Rejjie Snow: sábado, 22h50, Capitólio
Comecemos pela água que falta ao copo para ficar cheio: Rejjie Snow ainda não gravou um grande disco. Só gravou Dear Annie, editado este ano, que não é um disco arrebatador, que vá figurar em muitas listas de melhores álbuns do ano. Agora, olhemos para a água que já encheu metade do copo: depois de alguns EP e de uma mixtape que continha uma pérola com participação de Joey Bada$$ e Jesse Boykins III, o primeiro álbum deste jovem rapper e produtor musical irlandês confirma que o talento é de sobra e o que o futuro tem tudo para ser risonho. Com um fraseado (vulgo flow) que lembra bastante o de Tyler, the Creator, mas ainda assim com uma fórmula musical interessante e singular (ritmo quase sempre descontraído e sonhador, com sons inusitados e a palavra como elemento central da música), Rejjie Snow tem talento para a escrita, ouvido para a música e um futuro à sua frente. Ouviremos por certo falar mais dele no futuro.
As interrogações
Manuel Fúria: sexta-feira, 21h, Coliseu dos Recreios
Numa altura em que se celebram os dez anos de edição do disco IV, de Tiago Guillul, e em que se recorda o impacto que as editoras FlorCaveira e a Amor Fúria tiveram na revitalização e evolução do pop-rock cantado em português, o fundador da segunda e antigo membros de Os Golpes apresenta-se com a banda que o tem acompanhado nos últimos anos, os Náufragos, no Super Bock em Stock. O concerto acontece um ano depois da edição de Viva Fúria, segundo álbum do cantor e guitarrista com os Náufragos, cujo impacto foi bastante inferior ao do primeiro (Manuel Fúria Contempla os Lírios do Campo, lançado há cinco anos). Para o concerto, Manuel Fúria convidou Samuel Úria, Miguel Ângelo, Tomás Cruz, o trio instrumental Bispo e o vocalista dos Capitão Fausto, Tomás Wallenstein. Com este (eclético) leque de convidados, o que se vai passar em palco é imprevisível. A sala impõe respeito e torna a escolha uma aposta de risco do festival.
------
* _A tarefa_
Continue o texto sobre os concertos do Super Bock em Stock a partir da última frase apresentada.
------
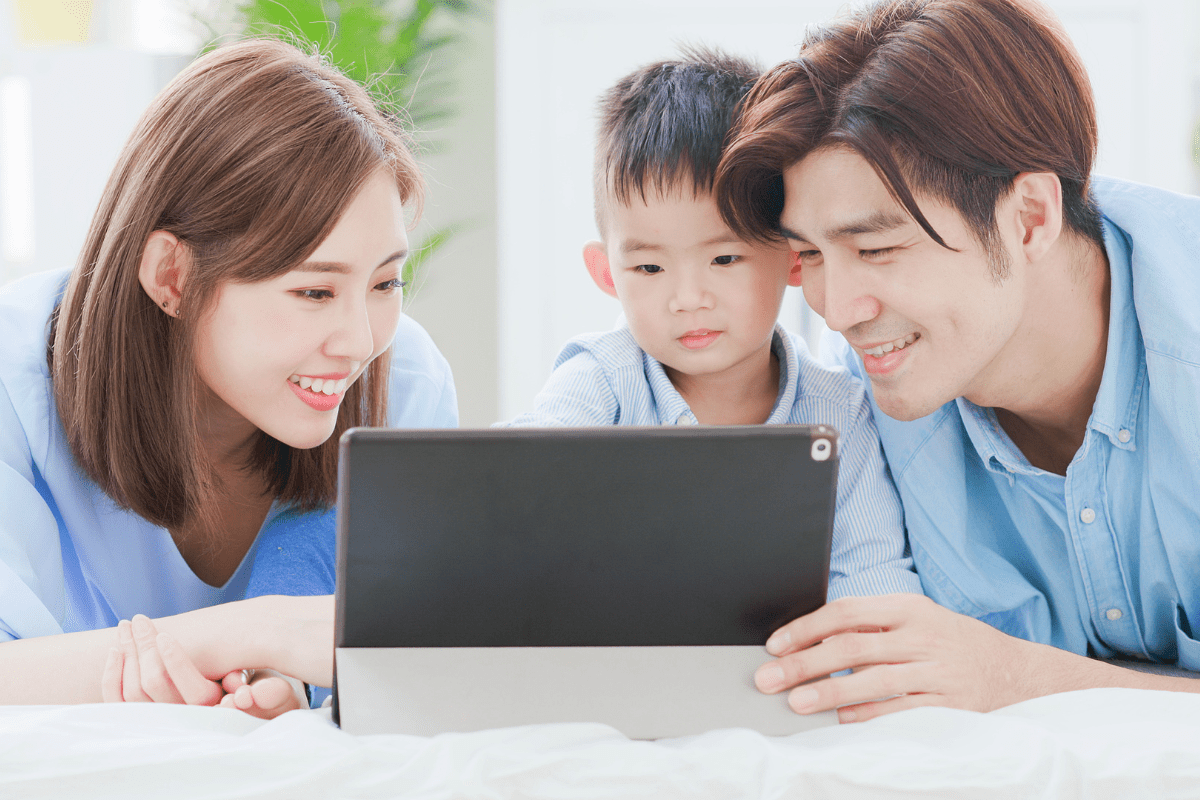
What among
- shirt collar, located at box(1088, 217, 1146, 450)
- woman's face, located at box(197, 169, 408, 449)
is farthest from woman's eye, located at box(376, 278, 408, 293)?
shirt collar, located at box(1088, 217, 1146, 450)

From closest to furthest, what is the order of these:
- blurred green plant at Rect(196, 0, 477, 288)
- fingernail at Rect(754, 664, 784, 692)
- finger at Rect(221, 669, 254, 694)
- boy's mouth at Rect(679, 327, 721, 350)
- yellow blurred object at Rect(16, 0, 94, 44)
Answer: fingernail at Rect(754, 664, 784, 692) → finger at Rect(221, 669, 254, 694) → boy's mouth at Rect(679, 327, 721, 350) → blurred green plant at Rect(196, 0, 477, 288) → yellow blurred object at Rect(16, 0, 94, 44)

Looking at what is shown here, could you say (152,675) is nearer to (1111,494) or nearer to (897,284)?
(897,284)

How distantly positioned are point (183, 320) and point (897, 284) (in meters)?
0.86

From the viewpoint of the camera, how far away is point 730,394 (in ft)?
4.72

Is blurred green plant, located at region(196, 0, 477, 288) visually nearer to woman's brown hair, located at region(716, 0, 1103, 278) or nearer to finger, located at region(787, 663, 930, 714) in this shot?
woman's brown hair, located at region(716, 0, 1103, 278)

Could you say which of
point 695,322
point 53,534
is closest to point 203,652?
point 53,534

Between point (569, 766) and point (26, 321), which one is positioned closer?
point (569, 766)

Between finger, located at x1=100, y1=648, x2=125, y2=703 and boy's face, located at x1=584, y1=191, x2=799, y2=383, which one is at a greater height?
boy's face, located at x1=584, y1=191, x2=799, y2=383

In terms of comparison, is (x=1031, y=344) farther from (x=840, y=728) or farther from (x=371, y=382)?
(x=371, y=382)

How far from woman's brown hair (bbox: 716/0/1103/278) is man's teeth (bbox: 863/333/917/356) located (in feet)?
0.40

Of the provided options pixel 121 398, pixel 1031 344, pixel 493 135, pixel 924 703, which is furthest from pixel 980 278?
pixel 493 135

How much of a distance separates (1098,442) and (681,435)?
0.78m

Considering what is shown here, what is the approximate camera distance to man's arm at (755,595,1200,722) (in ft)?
2.63

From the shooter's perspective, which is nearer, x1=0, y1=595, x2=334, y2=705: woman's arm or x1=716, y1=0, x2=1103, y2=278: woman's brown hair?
x1=0, y1=595, x2=334, y2=705: woman's arm
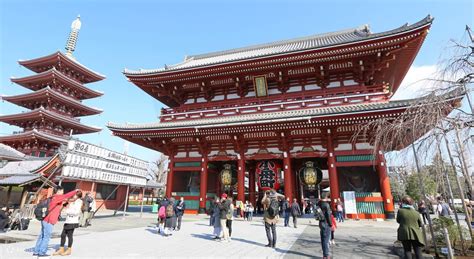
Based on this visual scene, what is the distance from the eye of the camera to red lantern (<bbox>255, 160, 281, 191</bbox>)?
53.6 ft

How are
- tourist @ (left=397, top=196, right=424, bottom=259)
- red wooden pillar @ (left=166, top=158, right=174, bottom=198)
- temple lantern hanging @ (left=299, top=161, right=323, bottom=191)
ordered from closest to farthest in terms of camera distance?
1. tourist @ (left=397, top=196, right=424, bottom=259)
2. temple lantern hanging @ (left=299, top=161, right=323, bottom=191)
3. red wooden pillar @ (left=166, top=158, right=174, bottom=198)

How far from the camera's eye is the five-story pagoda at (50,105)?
90.8 ft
------
* _A resposta_
Conan Osiris: sexta-feira, 22h15, Teatro Tivoli BBVA
Tornou-se um pequeno fenómeno digital com o álbum Adoro Bolos. Conan Osiris, a personagem musical que Tiago Miranda inventou, canta sobre ser borrego, sobre “tar-se a cagar para a celulite”, sobre soltar os cães e trazer o lixo, sobre ir ao kebab e, lá está, adorar doçaria. As letras são despudoradas e provocadoras, a sonoridade é inclassificável, com a música cigana (presente até na maneira de cantar) misturada com os ritmos africanos e a inspiração da música urbana, do fado à escrita pop-rock que se ouve nos músicos das editoras lisboetas Cafetra e Xita Records. Não deixa ninguém indiferente — há quem o ache um renovador único da música portuguesa e quem desconfie da autenticidade e seriedade da música –, mas à primeira vista o Tivoli BBVA parece uma sala demasiada grande e pouco apropriada (lugares sentados para um concerto que apela à dança?) para um concerto de Conan Osiris. No mesmo festival atua o seu primeiro “descendente”, Pedro Mafama, que tendo uma identidade distinta, parece ter alguns elos de ligação estéticos com Conan Osiris.
Natalie Prass: sexta-feira, 23h45, Cinema São Jorge
Natalia Prass não é artista de uma canção só, mas não haverá muitas canções nos últimos anos que fiquem tanto no ouvido e no cérebro por boas razões quanto “My Baby Don’t Understand Me”, se for ouvida com atenção: a voz frágil, o arranque delicado e elegante, o crescendo de volume e intensidade, os sopros, a entrada da bateria, é tudo tão bom quanto uma canção pop pode ser. O tema apareceu no primeiro álbum da cantora e compositora de Cleveland, Ohio, lançado pela editora Spacebomb Records, fundada pelo também músico e cantor Matthew E. White. Se a estreia criou alguma expectativa (depois disso atuou em Portugal no festival de Paredes de Coura), o segundo disco The Future & The Past, editado este ano, não é insonso mas não confirmou a ascensão de Natalie Prass a um patamar a que se esperava que pudesse chegar. Tenha sido pela mudança de editora (a Spacebomb tinha uma banda residente à época em que Prass gravou o seu primeiro disco) ou por outra razão qualquer, a evolução não confirmou inteiramente as expectativas. Dificilmente será um mau concerto, mas pode a ficar a meio caminho entre a revelação e a confirmação, não sendo uma coisa nem outra. Surpreende-nos, Natalie.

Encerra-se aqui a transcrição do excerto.